Student Voices | The Source Weekly - Bend, Oregon

Student Voices

Local youth weigh in on gun violence, in schools and in the wider community

Page 6 of 12

Untitled Essay

By Isaac Cruz
Student at Bend Senior High School

I'm only a teenager, so I'm definitely not someone who claims to have all the answers and anyone who does is simply lying. However, I am someone who has common sense, the type of common sense that comes from being afraid to come to school, that comes from hearing about kids in your school being apprehended for planning a shooting. The common sense I have is that more guns in a school and in the hands of dangerous people is simply an insane solution.

Last year I researched, and asked teachers if they even wanted to carry a firearm in school or that more would help. The general consensus was that having more guns to counteract gun violence does not make sense, and that our school systems, and our government need to invest more in mental health initiatives rather than "hardened" schools and communities.

I'm not an adult and don't have the same views as one on this subject so I can only speak from the standpoint of a teen.

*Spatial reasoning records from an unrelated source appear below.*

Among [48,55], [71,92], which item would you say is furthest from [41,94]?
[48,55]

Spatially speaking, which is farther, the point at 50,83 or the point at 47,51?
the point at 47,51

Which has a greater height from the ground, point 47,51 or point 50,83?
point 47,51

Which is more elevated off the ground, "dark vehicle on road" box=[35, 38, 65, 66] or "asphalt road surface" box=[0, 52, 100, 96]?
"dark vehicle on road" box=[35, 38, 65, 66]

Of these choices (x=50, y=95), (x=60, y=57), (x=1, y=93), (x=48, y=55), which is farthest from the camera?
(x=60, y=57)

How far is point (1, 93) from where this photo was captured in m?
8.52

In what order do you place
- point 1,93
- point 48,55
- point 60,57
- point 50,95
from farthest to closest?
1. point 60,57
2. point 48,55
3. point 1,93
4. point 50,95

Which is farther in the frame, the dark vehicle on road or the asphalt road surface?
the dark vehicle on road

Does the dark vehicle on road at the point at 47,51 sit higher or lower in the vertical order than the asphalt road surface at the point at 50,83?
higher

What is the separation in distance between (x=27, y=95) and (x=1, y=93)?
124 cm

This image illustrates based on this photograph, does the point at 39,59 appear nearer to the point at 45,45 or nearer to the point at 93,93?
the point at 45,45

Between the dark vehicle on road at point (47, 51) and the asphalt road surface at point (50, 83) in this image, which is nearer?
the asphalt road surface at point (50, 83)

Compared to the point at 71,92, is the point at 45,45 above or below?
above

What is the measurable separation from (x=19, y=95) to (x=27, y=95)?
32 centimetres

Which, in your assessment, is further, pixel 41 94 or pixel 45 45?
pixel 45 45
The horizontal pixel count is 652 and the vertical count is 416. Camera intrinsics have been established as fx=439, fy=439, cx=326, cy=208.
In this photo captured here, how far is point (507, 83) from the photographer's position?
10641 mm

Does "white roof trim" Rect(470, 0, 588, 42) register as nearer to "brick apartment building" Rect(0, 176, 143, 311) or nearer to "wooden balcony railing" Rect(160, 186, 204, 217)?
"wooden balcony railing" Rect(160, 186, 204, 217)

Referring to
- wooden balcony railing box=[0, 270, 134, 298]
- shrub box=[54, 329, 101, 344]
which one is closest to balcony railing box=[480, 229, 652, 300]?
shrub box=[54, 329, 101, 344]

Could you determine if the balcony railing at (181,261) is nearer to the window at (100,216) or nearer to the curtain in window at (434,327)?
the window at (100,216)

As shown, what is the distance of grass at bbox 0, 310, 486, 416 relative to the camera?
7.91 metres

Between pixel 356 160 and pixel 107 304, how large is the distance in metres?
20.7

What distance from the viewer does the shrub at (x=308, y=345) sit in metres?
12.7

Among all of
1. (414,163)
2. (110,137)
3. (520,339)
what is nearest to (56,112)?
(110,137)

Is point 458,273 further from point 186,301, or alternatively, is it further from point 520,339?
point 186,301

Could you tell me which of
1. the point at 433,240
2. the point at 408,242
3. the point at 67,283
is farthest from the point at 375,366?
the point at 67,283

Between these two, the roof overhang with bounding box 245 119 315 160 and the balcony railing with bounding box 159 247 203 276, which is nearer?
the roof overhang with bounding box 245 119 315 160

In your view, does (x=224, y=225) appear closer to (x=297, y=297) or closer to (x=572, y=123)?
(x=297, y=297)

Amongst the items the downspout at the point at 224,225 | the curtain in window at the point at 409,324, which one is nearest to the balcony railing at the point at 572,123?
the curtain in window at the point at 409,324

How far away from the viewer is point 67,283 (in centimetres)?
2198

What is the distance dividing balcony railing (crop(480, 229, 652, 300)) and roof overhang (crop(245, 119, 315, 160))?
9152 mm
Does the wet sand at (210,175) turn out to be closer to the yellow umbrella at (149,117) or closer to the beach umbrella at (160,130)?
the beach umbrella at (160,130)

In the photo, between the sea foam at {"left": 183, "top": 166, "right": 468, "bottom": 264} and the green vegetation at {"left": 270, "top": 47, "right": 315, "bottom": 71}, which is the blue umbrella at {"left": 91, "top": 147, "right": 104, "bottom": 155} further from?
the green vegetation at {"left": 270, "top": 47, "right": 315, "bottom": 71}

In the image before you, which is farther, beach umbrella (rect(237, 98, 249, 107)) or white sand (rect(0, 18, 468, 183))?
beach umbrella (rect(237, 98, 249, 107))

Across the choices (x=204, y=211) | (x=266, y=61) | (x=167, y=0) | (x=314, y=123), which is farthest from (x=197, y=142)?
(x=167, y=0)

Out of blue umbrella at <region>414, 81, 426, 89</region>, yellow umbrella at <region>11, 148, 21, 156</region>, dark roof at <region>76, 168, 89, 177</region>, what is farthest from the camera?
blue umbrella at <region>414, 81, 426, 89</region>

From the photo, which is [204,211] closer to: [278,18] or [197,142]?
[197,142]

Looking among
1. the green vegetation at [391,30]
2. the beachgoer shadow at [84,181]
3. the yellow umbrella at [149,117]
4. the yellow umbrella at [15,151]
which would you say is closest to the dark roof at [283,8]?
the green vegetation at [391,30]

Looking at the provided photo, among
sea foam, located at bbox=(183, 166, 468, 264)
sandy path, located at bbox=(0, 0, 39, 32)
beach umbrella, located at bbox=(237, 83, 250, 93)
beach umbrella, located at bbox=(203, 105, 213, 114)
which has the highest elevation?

And when most of us hear gun control we think one of two things: "I don't wanna be shot while trying to learn algebra!" or "You can't take my guns!" There is a way to have common ground on this subject; the simple fact is whether you're protecting yourself or hunting, you don't need a gun that could clear a room in five seconds.

This country needs meaningful, and common sense reform to our current gun laws. Laws that help a teenager like myself feel safe, and laws that still preserve the right to bear arms. I do believe you should be able to bear arms, just not weapons powerful enough for military use. People want to believe that this is taking away their rights that any minor altering of the Second Amendment is un-American. What is un-American is seeing children die in the halls of a school, watching their mothers weep on television, and still not being open to changing it.

I'm generally not a fearful person, and a year ago getting shot next to a white board was a scenario that never played out in my head. These days, however, it's a very common fear. You get this uneasy feeling in an empty hallway between shiny metal lockers hearing nothing, but slight teaching behind classroom doors. It's a feeling that makes me ask, "When will the silence be broken? Not by the sounds of classroom doors opening, and kids stomping down the hallway, but by the sound of a storm, a hail of metal flying through the air, muffled screams desperately fighting back against the unrelenting fire, and then would it go silent again? Along with me?"

It's getting harder to avoid that question, one that many students have found themselves asking, "When will it be my school?" I suppose the answer to that question is not important. It's like asking what you won before you see the lottery numbers. We won't know who gets hit til it happens; all we can know for sure is that some school will be picked and lives will be lost. Maybe not your kid's school, maybe not your kid's friend, and maybe not your town, but every person holding a textbook or pointing at a whiteboard is in danger. Now I'm a teenager, not a senator or a congressman, but by god I hope someone reading this is. Me and my fellow students have cried for change, screamed for the right to feel safe in the four walls we sit in every day. Be an American and instead of protecting your "rights" to have a person destroy, hear our screams, and protect your children's and family's lives.